Uhtred united Northumbria under his leadership, but the region fell apart when Thurbrand the Hold and Cnut the Great offed the lofty leader in 1016. Uhtred's family continued to dominate Northern England, though, and they eventually avenged their fallen kinsman. 

  • He Made A Name For Himself Fighting The Scottish

    There's not much information on Uhtred's early life, but sources suggest he was born in 971. In 1005, the Vikings ceased their raids of England due to an outbreak of disease, temporarily returning to Denmark. The Scots sought to take advantage, with King Malcolm II of Scotland attacking the Northumbrian city of Durham in 1006. At this time, Uhtred's father was too old to fight, so his son took the reins.

    Uhtred gathered men from Bernicia, Deira, and other parts of Northern England and successfully drove Malcolm's forces back to Scotland. However, 10 years later, the Scottish forces attacked again, and Uhtred suffered a devastating loss.

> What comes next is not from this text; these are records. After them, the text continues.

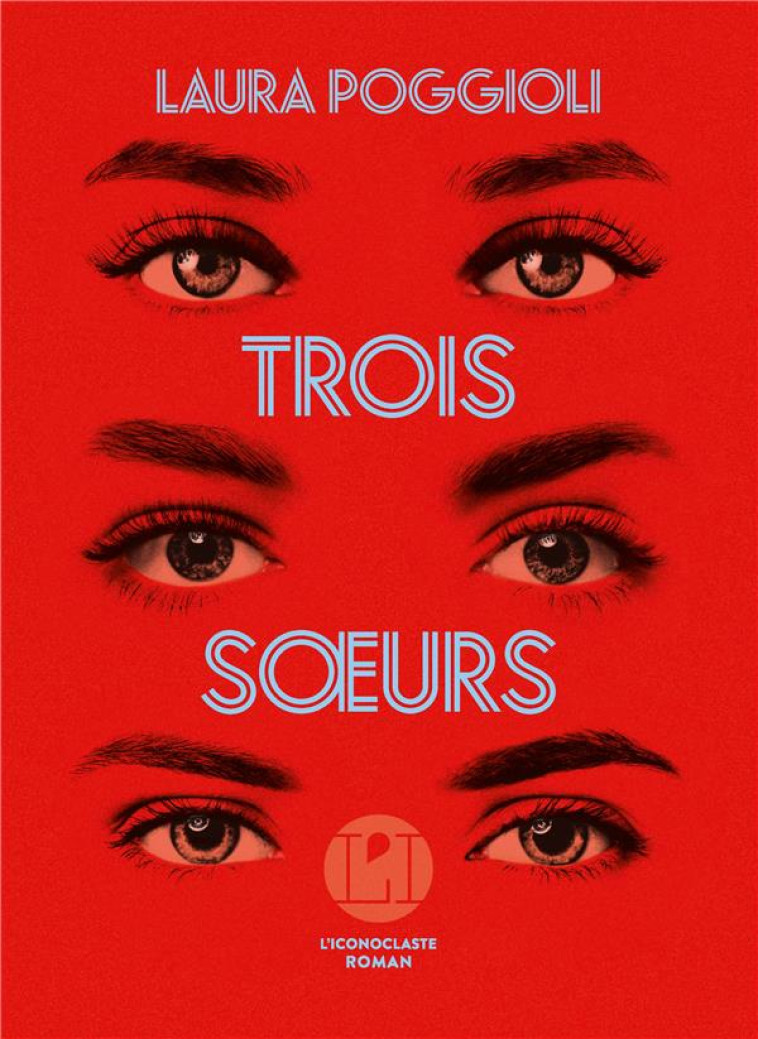 TROIS SOEURS - POGGIOLI LAURA - ICONOCLASTE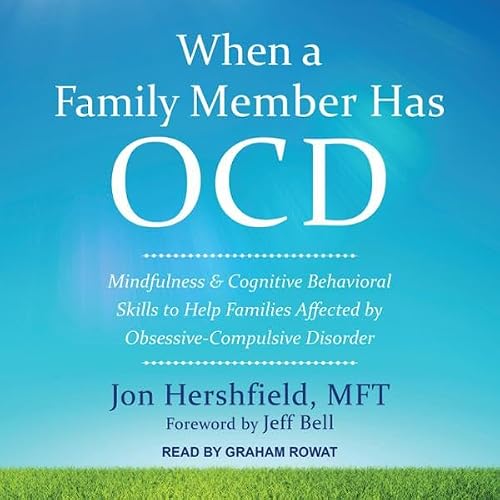 Cover of When a Family Member Has OCD
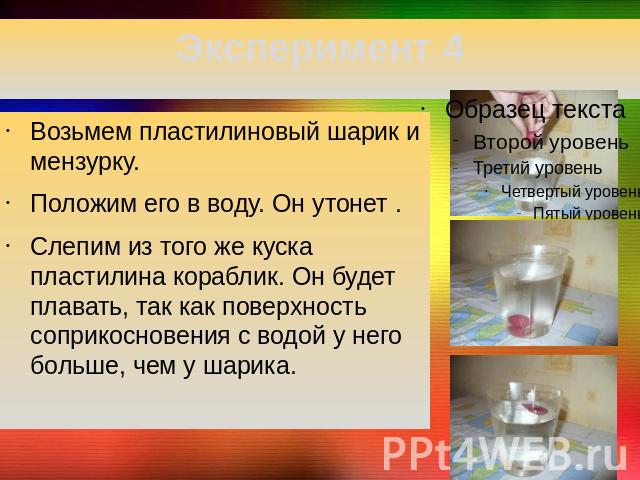 Эксперимент 4 Возьмем пластилиновый шарик и мензурку.Положим его в воду. Он утонет .Слепим из того же куска пластилина кораблик. Он будет плавать, так как поверхность соприкосновения с водой у него больше, чем у шарика.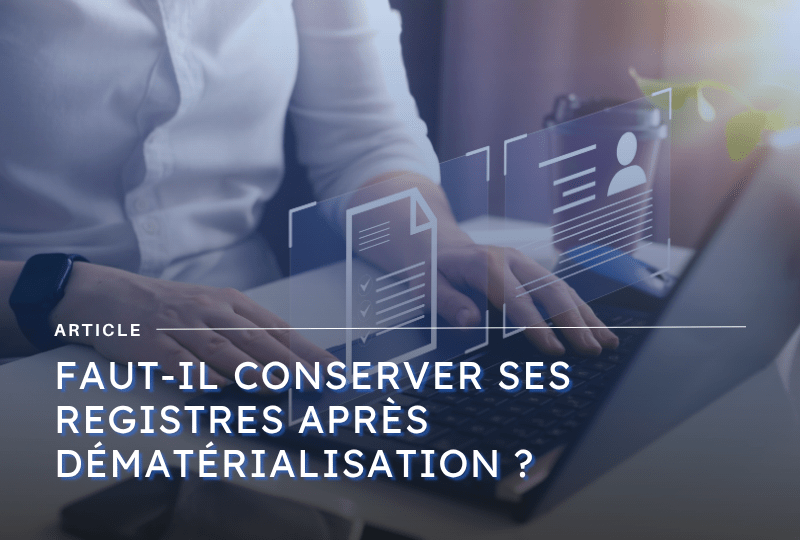 Image mise en avant article sur la conservation ou non des registres papier lors de la dématérialisation - blog Axiocap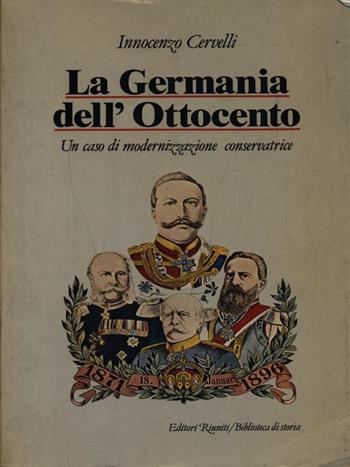 La germania dell'Ottocento. Un caso di modernizzazione conservatrice - Innocenzo Cervelli - Libro Editori Riuniti 1988, Biblioteca di storia | Libraccio.it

  • He Put His Enemies' Heads On Display

    After Uhtred's victory over Malcolm II in 1006, the conqueror decapitated the fallen soldiers, taking the heads back to Durham. The heads were cleaned and their hair was combed. Finally, they were placed on stakes and displayed for all to see.

    Apparently, each of the four women who cleaned the heads got a cow for doing thorough work.

  • He Helped Establish The Site Of A Future Cathedral

    Despite his boldness in battle and his bloody reputation, Uhtred had a pious side. In the late 10th century CE, Uhtred helped establish the religious community of St. Cuthbert at Durham. St. Cuthbert's monks carried the relics of their saint from Chester-le-Street south to Ripon before finally landing in Durham.

    According to Simeon of Durham, Uhtred notably cleared the site for the future cathedral. 

  • Photo: Rebecca Kennison / Wikimedia Commons / CC-BY-SA-3.0

    He Married A Bishop's Daughter

    Bishop Aldhun led the cathedral at Durham. Soon after the building's establishment, Uhtred married Aldhun's daughter, Ecgfrida. They were united according to Anglo-Saxon custom, and the husband got a large portion of the bishop's land.  

    Uhtred later refused to associate with Ecgfrida. In turn, she became a nun, and her family's land returned to the church.